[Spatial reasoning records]
□ □ □
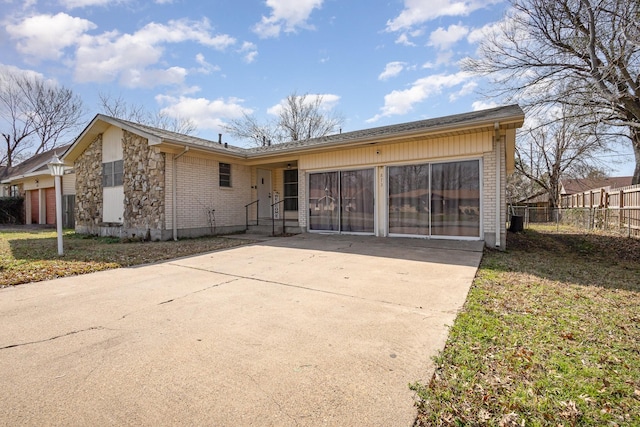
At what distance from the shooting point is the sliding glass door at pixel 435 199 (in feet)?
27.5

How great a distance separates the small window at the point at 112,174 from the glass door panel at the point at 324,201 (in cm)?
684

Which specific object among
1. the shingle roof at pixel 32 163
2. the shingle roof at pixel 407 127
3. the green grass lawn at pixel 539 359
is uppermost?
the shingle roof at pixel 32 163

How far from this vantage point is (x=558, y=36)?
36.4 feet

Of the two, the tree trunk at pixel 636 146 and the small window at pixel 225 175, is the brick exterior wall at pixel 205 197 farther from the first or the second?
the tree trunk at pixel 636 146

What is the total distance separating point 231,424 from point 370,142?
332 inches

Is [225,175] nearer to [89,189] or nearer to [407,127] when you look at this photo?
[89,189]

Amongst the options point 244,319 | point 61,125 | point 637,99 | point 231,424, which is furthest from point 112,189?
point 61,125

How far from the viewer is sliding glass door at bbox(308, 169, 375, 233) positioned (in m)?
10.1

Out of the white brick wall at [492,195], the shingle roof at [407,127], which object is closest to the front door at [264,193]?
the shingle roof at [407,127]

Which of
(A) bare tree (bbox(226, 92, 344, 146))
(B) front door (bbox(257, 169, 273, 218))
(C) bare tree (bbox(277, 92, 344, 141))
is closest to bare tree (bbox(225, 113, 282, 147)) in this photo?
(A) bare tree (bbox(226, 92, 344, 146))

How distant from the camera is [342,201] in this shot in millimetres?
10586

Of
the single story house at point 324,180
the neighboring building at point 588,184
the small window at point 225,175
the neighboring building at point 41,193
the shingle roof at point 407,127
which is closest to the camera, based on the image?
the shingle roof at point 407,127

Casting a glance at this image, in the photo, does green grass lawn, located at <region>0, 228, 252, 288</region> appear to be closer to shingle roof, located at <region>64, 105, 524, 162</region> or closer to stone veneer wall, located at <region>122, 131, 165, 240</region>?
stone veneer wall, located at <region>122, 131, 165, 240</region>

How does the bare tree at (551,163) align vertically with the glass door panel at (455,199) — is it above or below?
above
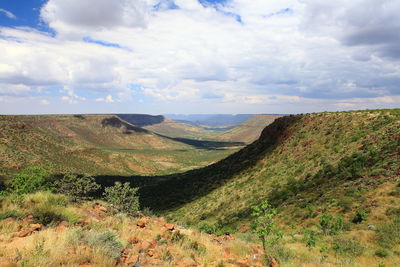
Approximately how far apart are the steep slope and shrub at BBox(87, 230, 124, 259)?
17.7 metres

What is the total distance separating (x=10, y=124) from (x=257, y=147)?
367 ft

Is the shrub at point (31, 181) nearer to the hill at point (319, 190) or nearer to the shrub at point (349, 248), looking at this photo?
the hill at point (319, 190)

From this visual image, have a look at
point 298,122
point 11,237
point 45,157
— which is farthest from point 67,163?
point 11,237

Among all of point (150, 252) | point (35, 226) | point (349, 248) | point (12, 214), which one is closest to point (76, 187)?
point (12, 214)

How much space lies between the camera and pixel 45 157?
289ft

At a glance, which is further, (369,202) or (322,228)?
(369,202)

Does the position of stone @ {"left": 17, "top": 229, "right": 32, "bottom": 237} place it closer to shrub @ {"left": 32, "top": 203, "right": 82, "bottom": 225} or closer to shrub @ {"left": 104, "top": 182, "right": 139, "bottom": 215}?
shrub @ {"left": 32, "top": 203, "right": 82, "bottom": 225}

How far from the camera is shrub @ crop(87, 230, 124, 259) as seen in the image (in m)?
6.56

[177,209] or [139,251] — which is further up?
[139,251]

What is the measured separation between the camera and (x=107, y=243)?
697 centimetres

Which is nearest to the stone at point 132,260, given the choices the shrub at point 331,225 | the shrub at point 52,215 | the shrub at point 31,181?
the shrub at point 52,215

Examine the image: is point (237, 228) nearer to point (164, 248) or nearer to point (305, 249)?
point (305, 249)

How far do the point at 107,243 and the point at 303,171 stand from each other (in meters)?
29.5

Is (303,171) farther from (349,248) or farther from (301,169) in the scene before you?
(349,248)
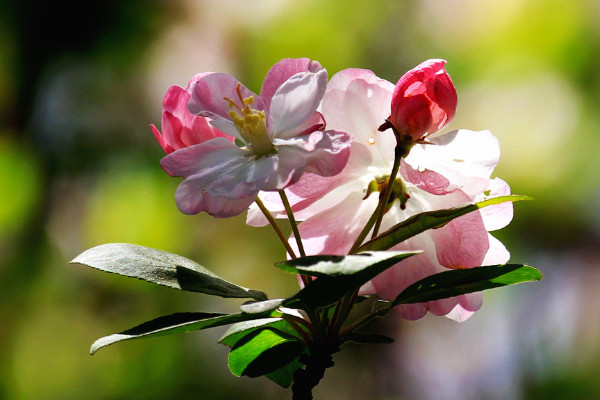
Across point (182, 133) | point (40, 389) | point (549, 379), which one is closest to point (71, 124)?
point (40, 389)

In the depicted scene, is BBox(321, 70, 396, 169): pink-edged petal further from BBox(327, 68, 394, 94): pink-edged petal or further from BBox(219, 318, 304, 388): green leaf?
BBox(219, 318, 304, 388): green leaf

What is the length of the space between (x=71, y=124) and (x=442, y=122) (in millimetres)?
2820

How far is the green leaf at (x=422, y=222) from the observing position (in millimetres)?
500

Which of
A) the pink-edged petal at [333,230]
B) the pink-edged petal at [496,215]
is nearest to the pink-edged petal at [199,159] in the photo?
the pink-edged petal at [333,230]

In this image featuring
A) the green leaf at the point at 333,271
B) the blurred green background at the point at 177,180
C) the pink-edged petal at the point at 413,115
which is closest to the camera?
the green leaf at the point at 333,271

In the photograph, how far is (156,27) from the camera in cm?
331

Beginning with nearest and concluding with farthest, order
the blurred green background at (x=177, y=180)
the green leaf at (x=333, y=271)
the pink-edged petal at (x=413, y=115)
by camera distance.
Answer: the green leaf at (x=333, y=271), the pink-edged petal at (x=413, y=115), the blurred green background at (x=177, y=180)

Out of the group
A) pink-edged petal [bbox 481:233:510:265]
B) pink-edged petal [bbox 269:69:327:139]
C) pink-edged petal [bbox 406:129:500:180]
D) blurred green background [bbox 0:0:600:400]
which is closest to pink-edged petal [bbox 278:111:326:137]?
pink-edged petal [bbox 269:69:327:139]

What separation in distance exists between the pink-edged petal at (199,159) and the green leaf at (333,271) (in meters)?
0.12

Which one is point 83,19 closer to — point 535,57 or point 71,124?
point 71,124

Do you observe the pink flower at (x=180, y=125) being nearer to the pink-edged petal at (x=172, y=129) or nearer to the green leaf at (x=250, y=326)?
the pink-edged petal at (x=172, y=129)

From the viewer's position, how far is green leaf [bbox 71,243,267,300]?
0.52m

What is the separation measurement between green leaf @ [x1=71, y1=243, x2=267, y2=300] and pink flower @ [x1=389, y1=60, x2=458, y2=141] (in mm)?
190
□ □ □
Direction -
Please format the records above as a numbered list, starting at the line that contains "What separation in" and ending at the final line of the records, with blank lines omitted.

Full solution -
1. What separation in distance exists between the pink-edged petal at (199,159) and the green leaf at (333,271) (in meters)?
2. 0.12
3. Which one is point 83,19 closer to — point 535,57 or point 71,124?
4. point 71,124
5. Do you observe the pink flower at (x=180, y=125) being nearer to the pink-edged petal at (x=172, y=129) or nearer to the green leaf at (x=250, y=326)?
6. the pink-edged petal at (x=172, y=129)
7. From the viewer's position, how far is green leaf [bbox 71,243,267,300]?
8. 0.52m
9. What is the separation measurement between green leaf @ [x1=71, y1=243, x2=267, y2=300] and pink flower @ [x1=389, y1=60, x2=458, y2=141] (in mm)?
10. 190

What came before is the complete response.